I won’t let you SQUIP the entire school. I’ll stop you again.
I don’t need your cooperation for that. Jeremy Heere is already taking care of that as we speak.
It fades away, leaving Rich alone with beep beep beep beep beep beep- He wants to calm down so no one runs in again and tries to find out why his heart is beating so loudly but all he can think about is that Jeremy is going to SQUIP the whole school and there might be no one else who knows and no one will be able to know because his phone burned up in the fucking fire. He blew four hundred bucks on some batshit computer program and then told some nerd about it and now it is going to commit world fucking domination. He runs a hand through his hair, leaning forward to rest his head against his knees, only to feel a shock up his spine, forcing him to sit upright. Okay, today fucking sucked.
A few hours later, Rich is awoken with an intense pain concentrated in his head that spreads through his body and he starts screaming. It hurts so fucking much and he's thrashing around the bed and it hurts it hurts what the fUCK- Someone grabs his arm then let's go and he hears sobbing and “Rich honey what’s wrong rich what’s happening someone help” but he’s blinded by white and the flashing pain oh god just make it stop - and somewhere he hears scrambled Japanese and English screaming his name and Jeremy’s and something red, but then he passes out.

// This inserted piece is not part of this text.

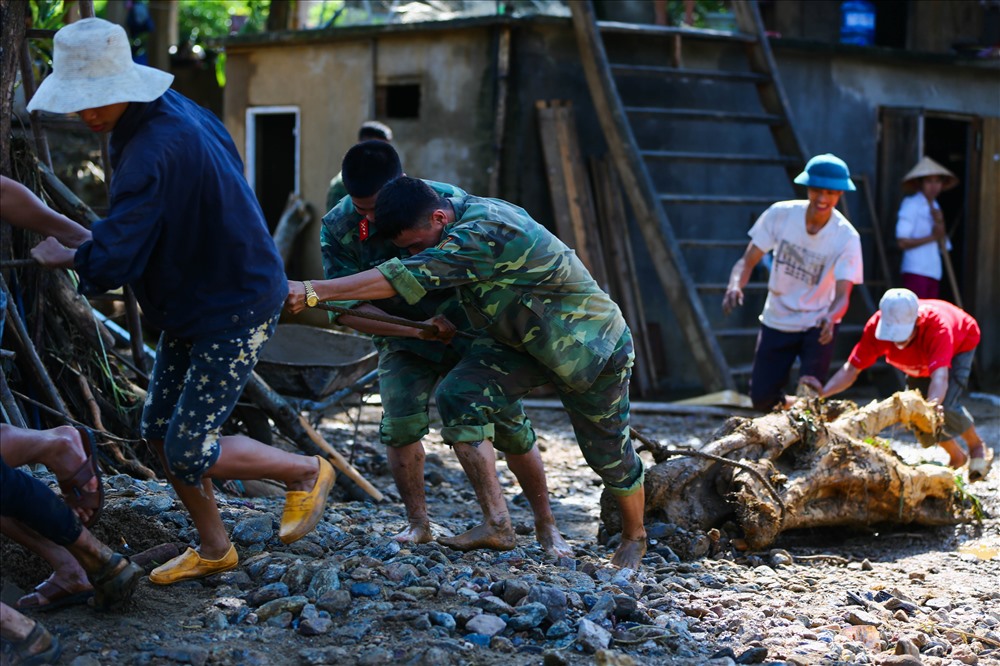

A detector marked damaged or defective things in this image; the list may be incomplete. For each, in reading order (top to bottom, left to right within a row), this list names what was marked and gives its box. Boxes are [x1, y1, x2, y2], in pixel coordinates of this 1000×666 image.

When he wakes up, there’s someone out cold in the other bed and there’s people beside his bed and there’s no one in his head. The back of his head throbs and he has an ever-worsening headache, but he feels as alone as he did before the SQUIP rebooted itself. Fuck yeah. Mom is the first to notice he's awake, reaching for his hand and whispering "oh thank you for keeping our boy safe" over and over again as a prayer. Mike is there too and for a second Rich is unsure if he's real or not because he wears the same silver sweater the SQUIP wore only a year ago. The smile is too kind and the tears are genuine and he berates himself for thinking something so stupid. He's not sure if SQUIPs can even cry . Dad smiles at Rich when their eyes met, proceeding to slump into his chair and whisper a prayer of his own. For a while, it's just silence between all four of them and, when the three have to leave to talk to a doctor, it's still just silent. A part of him feels missing, but his thoughts are silent and, for just a moment, that's all he needs.